→ **Complete the following**:
a. Duplicate the stretch of the CO2-to-methanol text from "United States Patent: 6921733" through "liquid hydrocarbon fuels.".
b. In the CO2-to-methanol text, for how long would the bill suspend EPA regulation of greenhouse gases from stationary sources?
c. Carry the CO2-to-methanol text forward from its final sentence.
━━ Selected passage ━━
USDOE Converts More CO2 to Methanol

United States Patent: 6921733

Especially in light of some recent news, as in:

Rockefeller Introduces Legislation to Suspend EPA Greenhouse Gas Regulation | Latest | News; wherein we learn that the "U.S. Environmental Protection Agency regulation of greenhouse gases from stationary sources would be suspended for two years by a bill introduced Jan. 31 by Sen. Jay Rockefeller (D-W.Va.) and colleagues";

we wanted to again confirm and document that Carbon Dioxide, as it arises in a small way, relative to natural sources of emission, such as volcanoes, from our varied and productive uses of Coal, is a valuable raw material resource.

We can, as confirmed herein again by at least one USDOE scientist, reclaim Carbon Dioxide and convert it into liquid hydrocarbon fuels.

We have already, many times, cited some of our USDOE scientists working at our Brookhaven, NY, National Laboratory, relative to the genuine potentials for recycling Carbon Dioxide in the synthesis of valuable, and needed, hydrocarbon compounds.
━━━
━━ Stored data ━━
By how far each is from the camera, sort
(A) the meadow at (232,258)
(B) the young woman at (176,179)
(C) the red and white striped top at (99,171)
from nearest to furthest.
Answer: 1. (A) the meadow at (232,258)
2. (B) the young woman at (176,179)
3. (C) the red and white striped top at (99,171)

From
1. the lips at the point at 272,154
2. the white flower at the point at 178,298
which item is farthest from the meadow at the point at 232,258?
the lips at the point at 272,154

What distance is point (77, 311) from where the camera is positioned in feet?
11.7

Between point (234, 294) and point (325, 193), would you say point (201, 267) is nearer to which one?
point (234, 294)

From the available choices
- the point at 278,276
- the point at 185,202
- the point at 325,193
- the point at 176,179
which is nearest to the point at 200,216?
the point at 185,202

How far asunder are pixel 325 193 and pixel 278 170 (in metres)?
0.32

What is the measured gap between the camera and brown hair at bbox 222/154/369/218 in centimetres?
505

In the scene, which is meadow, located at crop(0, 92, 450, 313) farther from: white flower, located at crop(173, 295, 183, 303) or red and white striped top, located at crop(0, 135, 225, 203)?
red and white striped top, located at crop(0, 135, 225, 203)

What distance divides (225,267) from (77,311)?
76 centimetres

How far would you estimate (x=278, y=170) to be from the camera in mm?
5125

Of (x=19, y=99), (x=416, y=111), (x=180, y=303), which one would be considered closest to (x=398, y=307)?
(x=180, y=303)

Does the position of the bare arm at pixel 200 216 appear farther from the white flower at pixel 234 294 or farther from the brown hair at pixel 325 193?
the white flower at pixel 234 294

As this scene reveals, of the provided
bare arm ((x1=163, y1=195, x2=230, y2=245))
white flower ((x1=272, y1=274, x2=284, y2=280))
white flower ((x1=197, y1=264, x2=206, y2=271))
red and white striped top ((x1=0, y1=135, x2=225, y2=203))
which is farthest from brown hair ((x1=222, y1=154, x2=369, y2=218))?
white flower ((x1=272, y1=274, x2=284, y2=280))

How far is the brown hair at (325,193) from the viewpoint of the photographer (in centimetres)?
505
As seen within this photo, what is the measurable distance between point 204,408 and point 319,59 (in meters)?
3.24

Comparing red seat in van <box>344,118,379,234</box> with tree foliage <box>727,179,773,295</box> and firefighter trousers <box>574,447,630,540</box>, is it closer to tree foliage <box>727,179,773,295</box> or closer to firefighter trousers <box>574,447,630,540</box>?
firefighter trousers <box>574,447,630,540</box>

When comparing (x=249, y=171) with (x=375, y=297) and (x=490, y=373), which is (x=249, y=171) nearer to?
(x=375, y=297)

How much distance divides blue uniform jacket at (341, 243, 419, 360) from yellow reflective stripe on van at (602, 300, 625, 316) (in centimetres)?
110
━━━
→ **Expected outputs**:
a.
United States Patent: 6921733

Especially in light of some recent news, as in:

Rockefeller Introduces Legislation to Suspend EPA Greenhouse Gas Regulation | Latest | News; wherein we learn that the "U.S. Environmental Protection Agency regulation of greenhouse gases from stationary sources would be suspended for two years by a bill introduced Jan. 31 by Sen. Jay Rockefeller (D-W.Va.) and colleagues";

we wanted to again confirm and document that Carbon Dioxide, as it arises in a small way, relative to natural sources of emission, such as volcanoes, from our varied and productive uses of Coal, is a valuable raw material resource.

We can, as confirmed herein again by at least one USDOE scientist, reclaim Carbon Dioxide and convert it into liquid hydrocarbon fuels.

b. Two years.

c.
Meyer Steinberg, you will recall, is one of the prominent scientists there who has provided what we perceive to be valuable insights into CO2 recycling technology.

Herein, via the initial link in this dispatch, we see that other Brookhaven researchers, as well, have developed technologies wherein Carbon Dioxide can be efficiently converted into hydrocarbons.

Comment, concerning further implications of the disclosed technology, and some facts of other, perhaps interesting, substance, follows excerpts from:

"United States Patent 6,921,733 - Low Temperature Method for Production of Methanol

 

Date: July, 2005

 

Inventor: Devinder Mahajan, NY

 

Assignee: Brookhaven Science Associates, Upton, NY

 

Abstract: The invention provides a homogenous catalyst for the production of methanol from purified synthesis gas at low temperature and low pressure ... .

This invention was made with Government support under contract number DE-AC02-98CH10886, awarded by the U.S. Department of Energy. The Government has certain rights in the invention.

 

Claims:

 

A homogeneous catalyst ... dissolved in a methanol solvent system ... capable of producing methanol from synthesis gas (and)  wherein said synthesis gas comprises CO and H2.

(And) wherein said catalyst is capable of producing methanol from synthesis gas at a temperature of about room temperature to about 150C. and at a pressure of about 1500 to about 70 psig.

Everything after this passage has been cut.